Advantages of beta test?

Posted on Aug 29 2012 - 2:54pm by Raj

The following is some information describing the benefits of Beta Testing.
There is a lot of data available to support these following claims —

System testing (including both the internal black-box feature testing after
the developers have done their own unit testing, and the external beta
testing), consumes about 25 – 33% of the total system development budget.

Of this, beta testing typically consumes 10% to 25% of the system testing
budget (i.e., 3% to 8% of the entire system development project budget).

The number of defects delivered to system testing is about per 25 – 35
defects per 1,000 lines of source code (LOC), in situations where beta testing
will be employed.

The number of defects remaining after fairly extensive internal system
testing is about 5 to 10 defects per LOC, prior to the beta.

The remaining defects after an effective, fairly extensive beta is about 1
to 3 defects per 1,000 LOC.

The cost per defect is about $15,000 to $30,000, including higher support
costs, lost sales, litigation, etc. Not all these costs may be borne
directly by the software supplier; some may be “swallowed’ by the clients in
terms of lost productivity.

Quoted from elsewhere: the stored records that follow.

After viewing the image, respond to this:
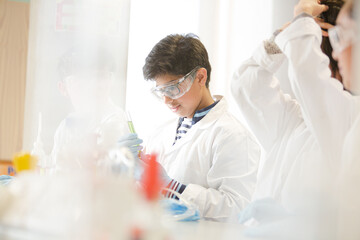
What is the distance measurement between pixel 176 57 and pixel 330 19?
670 mm

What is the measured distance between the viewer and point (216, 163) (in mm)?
1597

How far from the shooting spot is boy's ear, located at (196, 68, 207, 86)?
5.53 ft

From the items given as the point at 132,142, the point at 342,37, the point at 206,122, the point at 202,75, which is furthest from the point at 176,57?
the point at 342,37

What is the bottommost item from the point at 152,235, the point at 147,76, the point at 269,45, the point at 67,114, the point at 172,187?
the point at 172,187

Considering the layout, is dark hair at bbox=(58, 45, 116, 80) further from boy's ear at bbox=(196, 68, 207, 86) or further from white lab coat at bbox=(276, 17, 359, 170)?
boy's ear at bbox=(196, 68, 207, 86)

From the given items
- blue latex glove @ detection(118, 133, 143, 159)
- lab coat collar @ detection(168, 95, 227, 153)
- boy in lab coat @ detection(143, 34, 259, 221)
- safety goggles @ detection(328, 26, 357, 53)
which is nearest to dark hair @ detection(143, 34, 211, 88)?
boy in lab coat @ detection(143, 34, 259, 221)

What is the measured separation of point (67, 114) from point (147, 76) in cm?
59

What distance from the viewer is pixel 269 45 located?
1.22 metres

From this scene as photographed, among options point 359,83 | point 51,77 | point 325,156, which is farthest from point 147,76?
point 359,83

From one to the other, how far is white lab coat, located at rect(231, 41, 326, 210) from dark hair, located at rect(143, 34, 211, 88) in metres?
0.37

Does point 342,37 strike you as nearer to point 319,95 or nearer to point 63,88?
point 319,95

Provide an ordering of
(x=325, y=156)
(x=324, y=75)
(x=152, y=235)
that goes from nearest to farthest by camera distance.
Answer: (x=152, y=235) < (x=325, y=156) < (x=324, y=75)

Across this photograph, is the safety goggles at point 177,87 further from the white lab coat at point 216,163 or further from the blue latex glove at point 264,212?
the blue latex glove at point 264,212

Eventually, of course, these costs will all be
incurred directly or indirectly on the software supplier as the birds come
home to roost.

It costs approx. $100,000 to $150,000 in the U.S. to deliver 1,000 LOC in C
or Java., including all costs for requirements definition, design, coding,
testing, debugging, documentation, etc.

So based on these numbers, we can conclude —

(1) Extensive beta testing costs about $4,000 to $8,000 per 1,000 LOC.
(2) Beta testing uncovers about an additional 3 to 6 bugs per 1,000 LOC.
(3) The costs avoided by finding these bugs is about $50,000 to $75,000.

So therefore the payback for every $1 spent on beta testing is approximately
$8 to $12.

Please note that conservative numbers have been used throughout this analysis. In
other words, these claimed savings are probably at the bottom of the range
of what is likely to be experienced.